Mehrere Phasen der Psychotherapie
Oftmals haben Betroffene schon einen langen Weg hinter sich, haben viele Ärzte und Therapeuten aufgesucht, bis der Verdacht auf die richtige Störung fällt. Vertrauen zu fassen, fällt ihnen daher oft schwer. Es ist aber unumgänglich notwendig, da bei Dissoziativer Persönlichkeitsstörung die Therapie Vertrauen voraussetzt: Der Betroffene muss sich mit seinem Psychotherapeuten so wohl fühlen, dass er bereits dazu ist, mit ihm seine traumatischen Erlebnisse aufzuarbeiten. Die Therapie beginnt damit, dass der Patient ein möglichst ruhiges, stabiles Umfeld erhält. Manchmal ist das ausschließlich stationär zu bewerkstelligen. Therapeut und Betroffener müssen sich aneinander gewöhnen und ein Vertrauensverhältnis aufbauen.

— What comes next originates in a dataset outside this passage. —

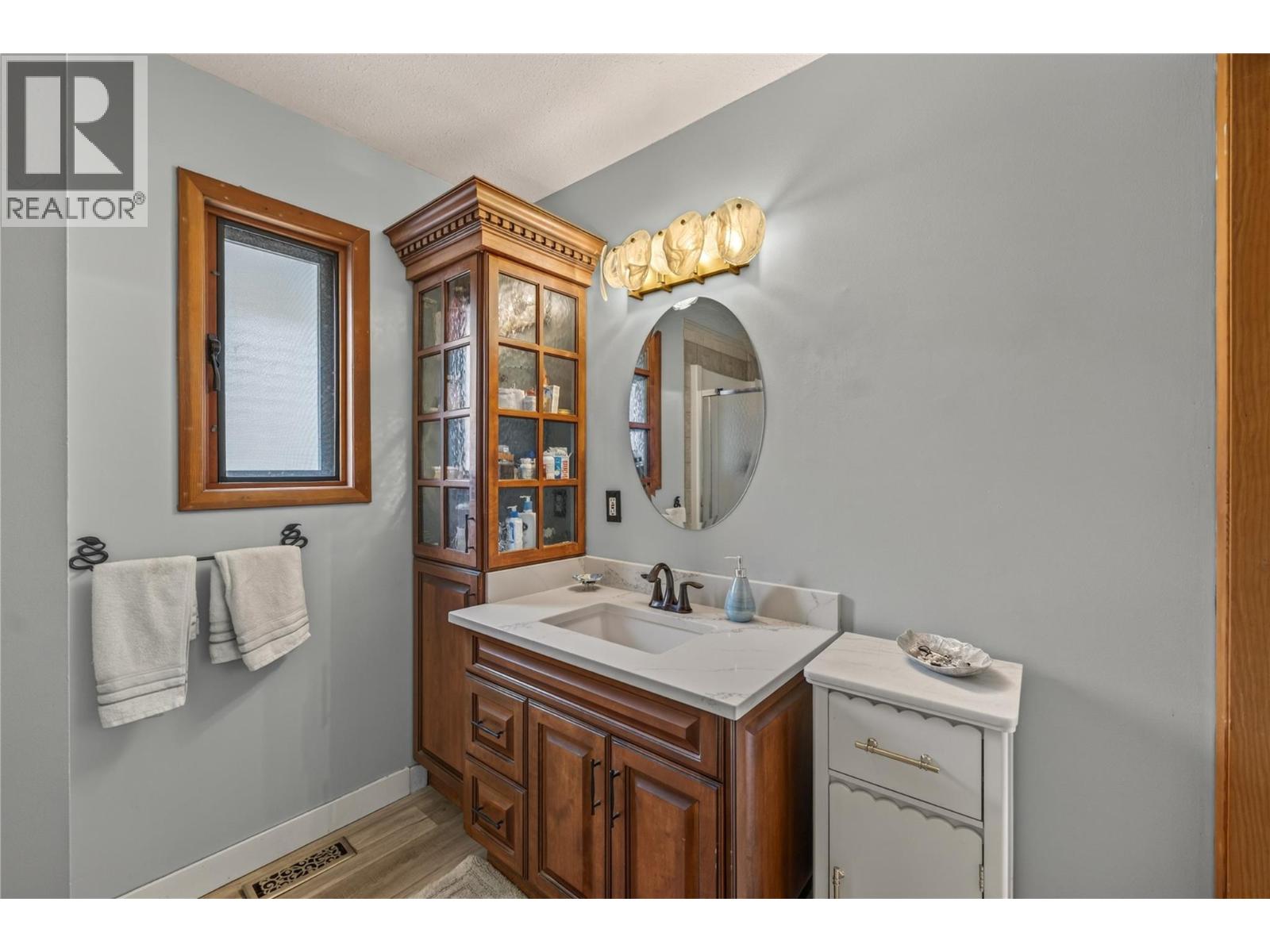 758 Mcmurray Road, Kaleden, British Columbia  V0X 1N4 - Photo 43 - 10402778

Als Nächstes muss der Therapeut die verschiedenen Persönlichkeiten des Betroffenen kennenlernen und sie behutsam aufeinander zu führen. Das ist nicht leicht, haben die Persönlichkeiten doch häufig keine Kenntnis voneinander.
Nun muss das Trauma aufgearbeitet werden – und der Patient darf dabei nicht erneut dissoziieren, also einen Teil seiner Persönlichkeit abspalten. Erst, wenn das geglückt ist, können in einer letzten Behandlungsphase die unterschiedlichen Persönlichkeiten integriert werden, sodass der Betroffene sich wieder als eine einzelne und ganze Person wahrnimmt. In manchen Fällen gelingt das nie.

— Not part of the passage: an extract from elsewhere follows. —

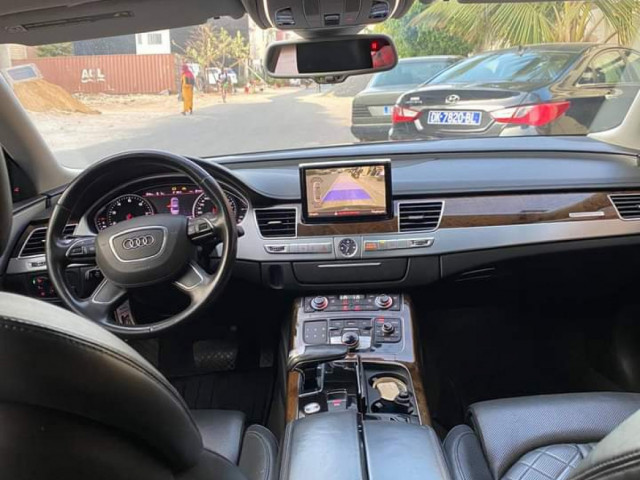 Audi A8, Carros, Bissau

Abgrenzung zu anderen Störungen
Die Dissoziative Persönlichkeitsstörung wird oft mit der dissozialen verwechselt. Sie klingen zwar ähnlich, sind aber gänzlich unterschiedlich. Eine Persönlichkeitsstörung ist dissozial, wenn der Betroffene aggressiv, empathielos und bindungsunfähig ist, Regeln missachtet und kein Schuldbewusstsein besitzt. Jemand mit diesem Krankheitsbild ist für seine Umwelt oft nur schwer zu ertragen. Ebenso wenig wie beim Krankheitsbild der Schizophrenie kommt es hier zu Persönlichkeitsspaltungen. Bei der Schizophrenie stehen Wahnvorstellungen, Halluzinationen und Realitätsverlust im Vordergrund. Auch wird die Umwelt häufig fehlinterpretiert.